--- WORK ORDER ---
Within the listing below, please show every line carrying the string "sparse".

--- DATASET CONTENT ---
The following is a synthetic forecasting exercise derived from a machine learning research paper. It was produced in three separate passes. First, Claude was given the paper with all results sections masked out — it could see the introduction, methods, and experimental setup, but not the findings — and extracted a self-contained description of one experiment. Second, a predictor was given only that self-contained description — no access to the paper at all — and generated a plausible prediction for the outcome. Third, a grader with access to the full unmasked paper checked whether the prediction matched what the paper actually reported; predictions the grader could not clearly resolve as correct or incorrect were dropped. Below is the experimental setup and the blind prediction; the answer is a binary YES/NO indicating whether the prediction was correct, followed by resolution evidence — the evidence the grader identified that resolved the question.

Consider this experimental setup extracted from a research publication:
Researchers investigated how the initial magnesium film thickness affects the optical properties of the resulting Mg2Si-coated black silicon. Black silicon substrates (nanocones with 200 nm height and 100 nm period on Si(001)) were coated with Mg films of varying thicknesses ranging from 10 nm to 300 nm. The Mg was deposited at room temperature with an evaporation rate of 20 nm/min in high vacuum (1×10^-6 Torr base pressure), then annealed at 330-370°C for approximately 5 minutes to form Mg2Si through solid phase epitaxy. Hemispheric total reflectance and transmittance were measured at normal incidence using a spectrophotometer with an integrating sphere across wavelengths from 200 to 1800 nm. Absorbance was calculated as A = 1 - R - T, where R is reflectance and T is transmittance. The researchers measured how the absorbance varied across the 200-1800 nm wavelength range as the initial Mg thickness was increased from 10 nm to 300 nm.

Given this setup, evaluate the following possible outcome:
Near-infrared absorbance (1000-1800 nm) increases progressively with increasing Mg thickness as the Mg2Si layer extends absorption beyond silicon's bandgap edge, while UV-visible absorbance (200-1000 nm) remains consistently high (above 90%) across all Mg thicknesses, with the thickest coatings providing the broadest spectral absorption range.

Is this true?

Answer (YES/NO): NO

...

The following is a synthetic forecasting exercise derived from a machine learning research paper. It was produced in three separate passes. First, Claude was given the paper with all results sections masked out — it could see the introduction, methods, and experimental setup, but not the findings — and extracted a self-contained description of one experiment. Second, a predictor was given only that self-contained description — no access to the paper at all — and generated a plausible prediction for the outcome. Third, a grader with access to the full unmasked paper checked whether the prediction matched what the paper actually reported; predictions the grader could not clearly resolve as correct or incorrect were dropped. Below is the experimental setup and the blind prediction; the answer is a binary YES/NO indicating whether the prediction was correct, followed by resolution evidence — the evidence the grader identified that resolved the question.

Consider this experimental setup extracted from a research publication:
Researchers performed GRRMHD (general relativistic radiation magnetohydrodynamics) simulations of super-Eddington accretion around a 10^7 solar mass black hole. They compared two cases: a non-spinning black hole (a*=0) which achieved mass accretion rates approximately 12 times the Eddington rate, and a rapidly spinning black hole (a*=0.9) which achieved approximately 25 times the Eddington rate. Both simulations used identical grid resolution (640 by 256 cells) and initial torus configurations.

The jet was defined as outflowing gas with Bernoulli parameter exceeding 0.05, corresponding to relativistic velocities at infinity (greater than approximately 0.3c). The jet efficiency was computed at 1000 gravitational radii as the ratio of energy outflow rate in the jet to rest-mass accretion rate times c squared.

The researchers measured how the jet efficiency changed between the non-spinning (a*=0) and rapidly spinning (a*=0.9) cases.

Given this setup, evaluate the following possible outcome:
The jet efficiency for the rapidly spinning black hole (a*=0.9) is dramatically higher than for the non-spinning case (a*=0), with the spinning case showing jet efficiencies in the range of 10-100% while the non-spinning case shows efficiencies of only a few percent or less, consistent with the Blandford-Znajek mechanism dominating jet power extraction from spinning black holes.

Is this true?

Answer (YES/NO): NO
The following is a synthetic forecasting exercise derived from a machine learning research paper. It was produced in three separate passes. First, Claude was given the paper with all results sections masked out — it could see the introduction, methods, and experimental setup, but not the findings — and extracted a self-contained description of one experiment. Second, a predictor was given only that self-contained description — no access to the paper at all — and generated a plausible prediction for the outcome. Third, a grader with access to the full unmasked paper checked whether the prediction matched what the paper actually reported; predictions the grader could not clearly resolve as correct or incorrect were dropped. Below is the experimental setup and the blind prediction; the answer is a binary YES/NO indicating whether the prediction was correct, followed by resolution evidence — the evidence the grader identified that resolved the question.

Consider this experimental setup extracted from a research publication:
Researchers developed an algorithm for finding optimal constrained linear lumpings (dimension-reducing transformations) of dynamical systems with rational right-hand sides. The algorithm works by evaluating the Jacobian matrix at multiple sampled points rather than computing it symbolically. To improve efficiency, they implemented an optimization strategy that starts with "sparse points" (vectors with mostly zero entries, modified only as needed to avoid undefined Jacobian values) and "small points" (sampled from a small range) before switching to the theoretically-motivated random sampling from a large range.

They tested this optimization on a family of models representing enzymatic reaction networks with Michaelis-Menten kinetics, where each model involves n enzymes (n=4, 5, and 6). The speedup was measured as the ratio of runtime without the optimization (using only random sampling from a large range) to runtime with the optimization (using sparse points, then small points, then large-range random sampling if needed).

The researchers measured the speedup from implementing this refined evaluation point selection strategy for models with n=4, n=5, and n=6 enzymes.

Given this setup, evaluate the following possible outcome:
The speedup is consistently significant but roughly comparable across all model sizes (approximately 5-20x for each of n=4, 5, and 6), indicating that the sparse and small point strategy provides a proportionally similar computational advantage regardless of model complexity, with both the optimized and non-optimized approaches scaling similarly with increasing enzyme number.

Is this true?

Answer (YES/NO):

--

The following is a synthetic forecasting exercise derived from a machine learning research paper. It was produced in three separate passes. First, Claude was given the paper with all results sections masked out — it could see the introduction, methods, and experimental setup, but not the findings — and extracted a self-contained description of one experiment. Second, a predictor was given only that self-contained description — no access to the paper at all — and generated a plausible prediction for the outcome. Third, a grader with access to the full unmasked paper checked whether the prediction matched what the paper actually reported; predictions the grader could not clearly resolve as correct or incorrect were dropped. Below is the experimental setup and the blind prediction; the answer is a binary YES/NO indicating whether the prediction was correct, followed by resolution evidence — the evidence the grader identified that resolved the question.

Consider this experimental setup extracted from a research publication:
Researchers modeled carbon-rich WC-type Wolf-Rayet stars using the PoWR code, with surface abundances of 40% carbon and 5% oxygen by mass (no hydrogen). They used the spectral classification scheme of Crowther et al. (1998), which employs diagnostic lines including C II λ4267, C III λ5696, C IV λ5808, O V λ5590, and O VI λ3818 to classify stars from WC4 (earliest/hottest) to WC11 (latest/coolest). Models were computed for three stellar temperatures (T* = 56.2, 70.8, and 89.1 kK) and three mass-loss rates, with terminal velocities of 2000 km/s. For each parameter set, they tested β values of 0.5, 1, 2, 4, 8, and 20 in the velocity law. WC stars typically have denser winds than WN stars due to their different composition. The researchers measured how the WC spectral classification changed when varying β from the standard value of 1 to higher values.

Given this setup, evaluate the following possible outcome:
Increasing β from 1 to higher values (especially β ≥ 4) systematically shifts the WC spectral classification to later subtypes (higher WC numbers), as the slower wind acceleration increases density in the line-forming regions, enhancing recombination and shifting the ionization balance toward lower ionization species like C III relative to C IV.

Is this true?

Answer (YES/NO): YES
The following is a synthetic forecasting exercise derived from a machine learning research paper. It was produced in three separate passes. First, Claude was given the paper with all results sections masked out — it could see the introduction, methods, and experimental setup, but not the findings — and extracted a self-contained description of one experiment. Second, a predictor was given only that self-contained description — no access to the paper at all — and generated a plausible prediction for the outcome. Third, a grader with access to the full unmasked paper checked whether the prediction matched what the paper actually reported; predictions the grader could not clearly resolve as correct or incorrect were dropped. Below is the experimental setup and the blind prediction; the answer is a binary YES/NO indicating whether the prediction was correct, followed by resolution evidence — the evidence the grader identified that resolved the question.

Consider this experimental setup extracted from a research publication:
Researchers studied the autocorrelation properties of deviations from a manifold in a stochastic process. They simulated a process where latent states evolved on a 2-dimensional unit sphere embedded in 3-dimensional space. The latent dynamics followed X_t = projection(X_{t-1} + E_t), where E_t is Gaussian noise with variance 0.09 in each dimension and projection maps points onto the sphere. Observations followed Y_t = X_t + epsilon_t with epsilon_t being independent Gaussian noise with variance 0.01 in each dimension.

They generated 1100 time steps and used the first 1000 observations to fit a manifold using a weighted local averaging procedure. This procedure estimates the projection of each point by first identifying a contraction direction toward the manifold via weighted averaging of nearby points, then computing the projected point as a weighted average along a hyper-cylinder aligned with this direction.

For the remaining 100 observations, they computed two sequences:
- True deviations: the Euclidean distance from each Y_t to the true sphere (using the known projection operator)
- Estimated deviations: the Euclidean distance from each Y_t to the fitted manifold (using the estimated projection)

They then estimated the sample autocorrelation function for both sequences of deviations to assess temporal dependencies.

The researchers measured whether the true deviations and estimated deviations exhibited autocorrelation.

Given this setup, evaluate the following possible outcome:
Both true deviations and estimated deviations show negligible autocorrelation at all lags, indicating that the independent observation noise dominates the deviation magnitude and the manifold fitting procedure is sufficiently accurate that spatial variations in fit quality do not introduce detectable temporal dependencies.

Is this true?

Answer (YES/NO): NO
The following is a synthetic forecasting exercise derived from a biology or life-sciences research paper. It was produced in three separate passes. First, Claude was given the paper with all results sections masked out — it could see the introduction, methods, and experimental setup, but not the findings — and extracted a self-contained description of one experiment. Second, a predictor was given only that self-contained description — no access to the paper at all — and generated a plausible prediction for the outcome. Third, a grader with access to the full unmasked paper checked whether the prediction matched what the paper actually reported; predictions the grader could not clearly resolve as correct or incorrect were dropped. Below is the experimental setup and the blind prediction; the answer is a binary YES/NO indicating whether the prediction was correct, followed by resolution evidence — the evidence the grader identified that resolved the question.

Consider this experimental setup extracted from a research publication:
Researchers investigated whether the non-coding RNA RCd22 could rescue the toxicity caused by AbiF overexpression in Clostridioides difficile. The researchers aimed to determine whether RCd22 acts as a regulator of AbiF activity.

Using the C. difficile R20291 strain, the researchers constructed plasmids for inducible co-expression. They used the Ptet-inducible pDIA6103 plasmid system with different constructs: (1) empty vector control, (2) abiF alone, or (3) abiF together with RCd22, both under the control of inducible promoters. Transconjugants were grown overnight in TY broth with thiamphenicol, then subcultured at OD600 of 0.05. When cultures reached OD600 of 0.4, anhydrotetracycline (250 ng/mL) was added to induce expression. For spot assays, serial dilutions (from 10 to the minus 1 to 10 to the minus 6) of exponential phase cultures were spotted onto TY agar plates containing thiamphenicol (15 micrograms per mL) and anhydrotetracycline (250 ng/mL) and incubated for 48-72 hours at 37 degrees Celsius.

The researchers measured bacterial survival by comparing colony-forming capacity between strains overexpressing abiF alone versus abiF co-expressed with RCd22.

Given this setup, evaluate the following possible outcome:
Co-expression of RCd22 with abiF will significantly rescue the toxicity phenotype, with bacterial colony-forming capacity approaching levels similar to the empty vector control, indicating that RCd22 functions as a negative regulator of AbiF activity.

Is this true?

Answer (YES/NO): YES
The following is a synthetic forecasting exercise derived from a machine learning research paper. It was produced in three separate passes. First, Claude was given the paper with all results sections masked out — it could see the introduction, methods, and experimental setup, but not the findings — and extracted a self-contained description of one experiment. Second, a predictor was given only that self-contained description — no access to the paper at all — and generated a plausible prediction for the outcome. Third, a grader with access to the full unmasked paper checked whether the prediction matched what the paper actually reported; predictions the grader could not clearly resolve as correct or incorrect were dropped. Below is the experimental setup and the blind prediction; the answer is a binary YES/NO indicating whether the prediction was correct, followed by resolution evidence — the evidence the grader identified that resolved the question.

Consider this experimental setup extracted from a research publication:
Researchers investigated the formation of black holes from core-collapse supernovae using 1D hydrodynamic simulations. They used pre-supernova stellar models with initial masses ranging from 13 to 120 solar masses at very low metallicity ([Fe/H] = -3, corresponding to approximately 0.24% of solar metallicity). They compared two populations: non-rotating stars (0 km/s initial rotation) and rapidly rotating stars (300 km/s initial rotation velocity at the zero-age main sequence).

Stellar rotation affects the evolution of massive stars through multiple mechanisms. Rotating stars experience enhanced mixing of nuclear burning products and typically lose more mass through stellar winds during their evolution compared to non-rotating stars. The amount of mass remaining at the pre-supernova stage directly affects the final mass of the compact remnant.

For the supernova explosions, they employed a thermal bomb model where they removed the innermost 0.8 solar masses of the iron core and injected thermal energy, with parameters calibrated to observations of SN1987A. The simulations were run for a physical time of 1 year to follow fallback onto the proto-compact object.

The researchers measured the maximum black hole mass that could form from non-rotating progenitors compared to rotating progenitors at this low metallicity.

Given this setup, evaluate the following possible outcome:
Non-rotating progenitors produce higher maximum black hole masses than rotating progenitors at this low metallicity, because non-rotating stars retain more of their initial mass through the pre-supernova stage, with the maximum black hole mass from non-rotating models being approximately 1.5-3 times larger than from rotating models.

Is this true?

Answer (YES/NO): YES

--- RESULT OF THIS TASK ---
Researchers developed an algorithm for finding optimal constrained linear lumpings (dimension-reducing transformations) of dynamical systems with rational right-hand sides. The algorithm works by evaluating the Jacobian matrix at multiple sampled points rather than computing it symbolically. To improve efficiency, they implemented an optimization strategy that starts with "sparse points" (vectors with mostly zero entries, modified only as needed to avoid undefined Jacobian values) and "small points" (sampled from a small range) before switching to the theoretically-motivated random sampling from a large range.
They tested this optimization on a family of models representing enzymatic reaction networks with Michaelis-Menten kinetics, where each model involves n enzymes (n=4, 5, and 6). The speedup was measured as the ratio of runtime without the optimization (using only random sampling from a large range) to runtime with the optimization (using sparse points, then small points, then large-range random sampling if needed).
The speedup is consistently significant but roughly comparable across all model sizes (approximately 5-20x for each of n=4, 5, and 6), indicating that the sparse and small point strategy provides a proportionally similar computational advantage regardless of model complexity, with both the optimized and non-optimized approaches scaling similarly with increasing enzyme number.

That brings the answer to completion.